Treffen Sie die finale Wahl erst mit freigegebenen Zeichnungen und eindeutig beschriebenen Oberflächen. Eine Haustür kann die Material- und Farbwirkung der Fenster mitprägen; nach außen öffnende Haustüren mit Paneelfüllung sind daher im Gesamtbild mitzudenken, ohne daraus eine Vorgabe für alle Fenster abzuleiten. Bewahren Sie die finale Positionsliste, Ansichten und Oberflächenfreigaben zusammen mit dem Auftrag auf. Für spätere Ergänzungen, Reparaturen oder eine weitere Bauetappe ist diese Dokumentation wertvoll. Prüfen Sie bei der Freigabe nicht nur Produktbezeichnungen, sondern auch Versionsstand und Positionsnummer jeder Zeichnung. Markieren Sie Änderungen gegenüber der Anfrage, etwa einen versetzten Kämpfer, eine andere Griffhöhe oder eine geänderte Öffnungsrichtung, und lassen Sie Unklarheiten vor der Bestätigung bereinigen. Bei einer etappenweisen Sanierung sollten zusätzlich Referenzen für Farbe und Oberfläche dokumentiert werden; spätere Elemente bleiben dennoch neu zu prüfen, weil die konkrete Ausführung bestätigt werden muss. Stimmen Sie schließlich Lagerort, Zufahrt und Schutz der Bauteile mit dem tatsächlichen Bauablauf ab. Das Ziel ist keine abstrakte Materialentscheidung, sondern eine nachvollziehbare Zusammenstellung, die zum Bestand, zur Nutzung und zum geplanten Bauablauf passt.

Häufige Fragen

Ist Aluminium besser als Kunststoff oder Holz?

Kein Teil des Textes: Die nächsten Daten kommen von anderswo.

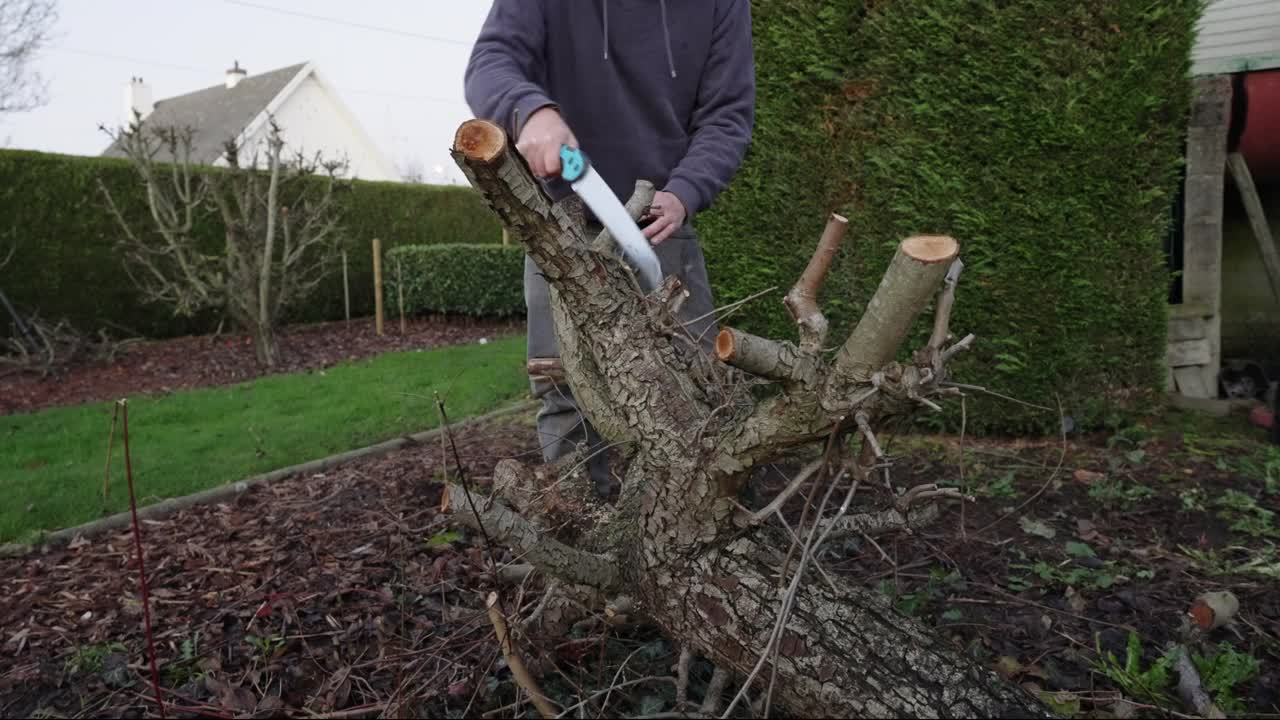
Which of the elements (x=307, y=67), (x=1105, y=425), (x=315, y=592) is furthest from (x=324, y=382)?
(x=307, y=67)

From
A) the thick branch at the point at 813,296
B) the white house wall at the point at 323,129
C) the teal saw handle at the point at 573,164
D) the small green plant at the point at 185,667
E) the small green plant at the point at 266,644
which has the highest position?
the white house wall at the point at 323,129

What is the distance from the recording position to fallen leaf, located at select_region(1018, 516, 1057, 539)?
2.75 metres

Nein. Die Materialien setzen unterschiedliche Schwerpunkte bei Optik, Oberflächenpflege und Gestaltung. Ob ein Element passt, hängt zusätzlich von Größe, Teilung, Öffnungsart, Verglasung, Beschlägen und Einbausituation ab. Vergleichen Sie daher konkrete, vollständig beschriebene Fenster für dieselbe Position und nicht nur allgemeine Materialbezeichnungen.

Kann ich bei einer Sanierung Materialien kombinieren?

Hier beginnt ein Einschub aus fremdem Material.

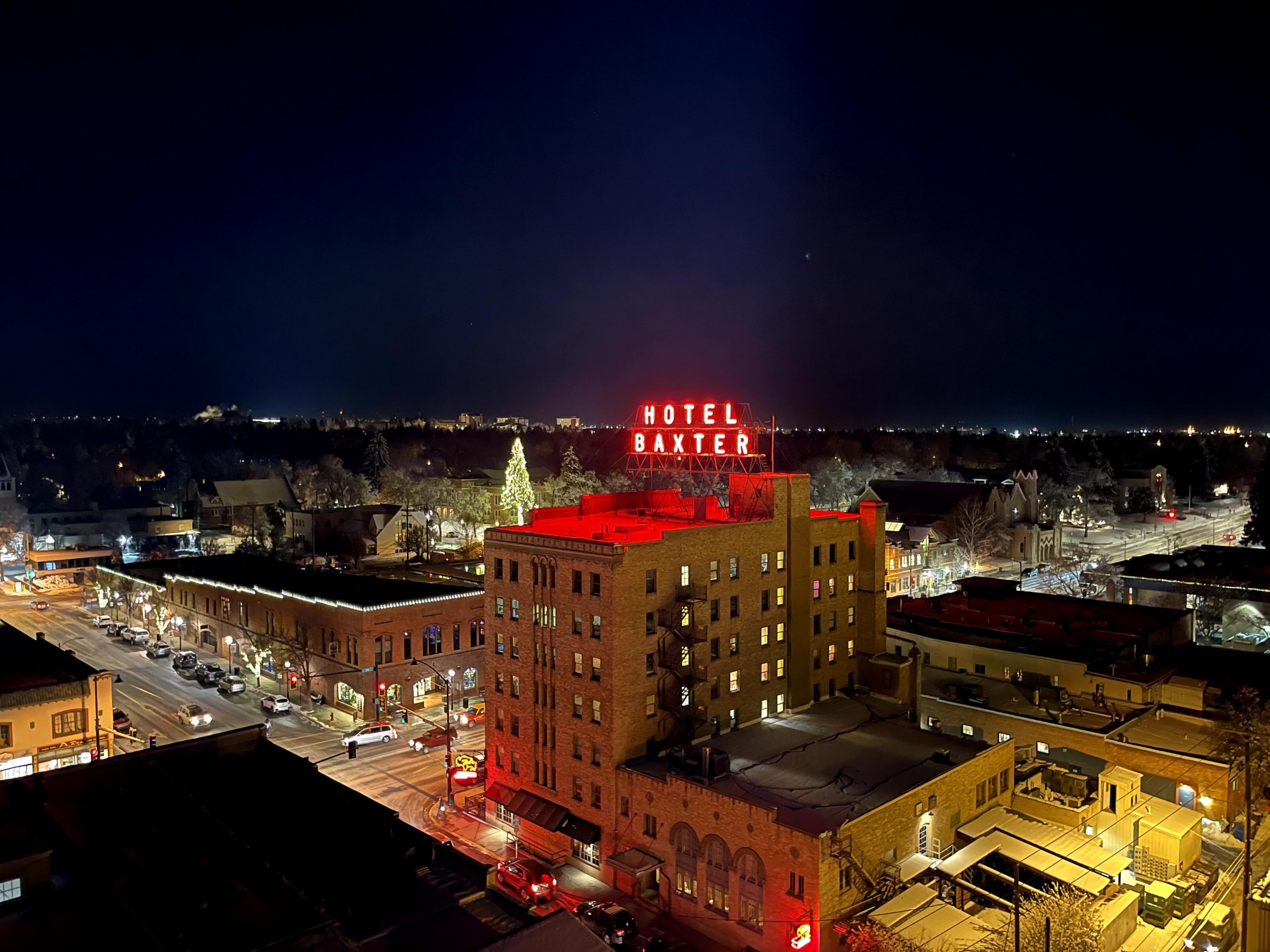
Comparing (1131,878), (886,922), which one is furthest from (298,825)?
A: (1131,878)

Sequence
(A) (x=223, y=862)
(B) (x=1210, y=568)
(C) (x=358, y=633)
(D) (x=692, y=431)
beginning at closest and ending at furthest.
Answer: (A) (x=223, y=862) < (D) (x=692, y=431) < (C) (x=358, y=633) < (B) (x=1210, y=568)

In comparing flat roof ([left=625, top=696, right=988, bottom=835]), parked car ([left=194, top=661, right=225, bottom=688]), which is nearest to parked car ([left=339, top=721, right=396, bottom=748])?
parked car ([left=194, top=661, right=225, bottom=688])

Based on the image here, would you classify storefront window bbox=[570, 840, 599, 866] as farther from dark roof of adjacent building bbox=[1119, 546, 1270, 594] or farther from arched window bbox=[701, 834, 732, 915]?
dark roof of adjacent building bbox=[1119, 546, 1270, 594]

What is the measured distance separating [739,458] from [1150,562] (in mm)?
62201

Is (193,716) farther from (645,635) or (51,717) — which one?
(645,635)

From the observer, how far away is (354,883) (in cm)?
2583

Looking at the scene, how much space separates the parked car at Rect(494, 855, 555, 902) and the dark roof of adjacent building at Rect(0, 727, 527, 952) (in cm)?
881

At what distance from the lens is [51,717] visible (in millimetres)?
45938

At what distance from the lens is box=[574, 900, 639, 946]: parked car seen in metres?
34.3

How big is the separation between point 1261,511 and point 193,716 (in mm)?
124290

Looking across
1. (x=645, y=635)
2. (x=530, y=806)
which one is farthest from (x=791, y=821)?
(x=530, y=806)

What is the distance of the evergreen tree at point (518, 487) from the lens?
4582 inches

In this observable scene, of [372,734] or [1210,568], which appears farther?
[1210,568]

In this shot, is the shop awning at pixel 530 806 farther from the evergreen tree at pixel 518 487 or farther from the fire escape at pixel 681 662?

Ja, sofern die Gesamtansicht bewusst geplant wird. Wiederkehrende Fassadenachsen sollten in Farbe, Teilung und Rahmenwirkung zusammenpassen. Unterschiedliche Funktionen können unterschiedliche Elementarten rechtfertigen. Legen Sie vor der Anfrage eine Fassadenansicht und eine Positionsliste an, damit die Kombination nachvollziehbar geprüft werden kann.

Was sollte ich bei Holzfenstern vorab festlegen?

Wählen Sie nicht nur die Holzart als Schlagwort, sondern beurteilen Sie Farbton und Oberflächenwirkung anhand eines Musters bei Tageslicht. Fragen Sie nach Pflegehinweisen für die konkrete Oberfläche. Berücksichtigen Sie dabei besonders schwer zugängliche oder stärker exponierte Fensterseiten und planen Sie die spätere Pflege realistisch ein.

Warum reicht ein Vergleich nach dem Fensterpreis nicht aus?

Einzelpreise sind nur vergleichbar, wenn die beschriebenen Leistungen identisch sind. Prüfen Sie Maße, Öffnungsrichtung, Teilungen, Farbe, Glas, Beschläge sowie Angaben zu Aufmaß, Ausbau, Montage, Anschlüssen und Wiederherstellung. Offene Annahmen sollten vor der Bestellung geklärt werden, damit keine unterschiedlichen Leistungsumfänge verglichen werden.

Wann sollte ich die Fenster im Sanierungsablauf bestellen?

Bestellen Sie erst nach ausreichend geklärtem Aufmaß, Wandaufbau, Anschlusskonzept und den freigegebenen Ansichten. Koordinieren Sie den Termin mit Fassaden-, Innenausbau- und Bodenarbeiten. Bloomcabin nennt 4 bis 6 Wochen Lieferzeit vorbehaltlich der Auftragsbestätigung; planen Sie deshalb nicht mit einem unbestätigten Termin.

Nächster Schritt

Aluminium, Kunststoff und Holz führen nicht zu einer pauschal richtigen Wahl. Kunststoff kann eine pflegeorientierte und gleichmäßige Lösung unterstützen, Holz macht seine sichtbare Oberfläche zum bewussten Gestaltungsthema, und Aluminium kann zu klaren Ansichten oder besonderen Formaten passen. Für die Sanierung zählt aber die Reihenfolge: Bestand erfassen, jede Öffnung nach Nutzung planen, Fassadenansicht abstimmen, Anschlüsse klären und erst dann konkrete Konstruktionen vergleichen. Eine präzise Positionsliste macht Angebote verständlich und schützt vor Entscheidungen nach bloßen Materialetiketten. Wenn Maße, Öffnungsarten, Oberflächen und Montageumfang eindeutig feststehen, wird aus dem Materialvergleich eine belastbare Auswahl für Ihr Haus.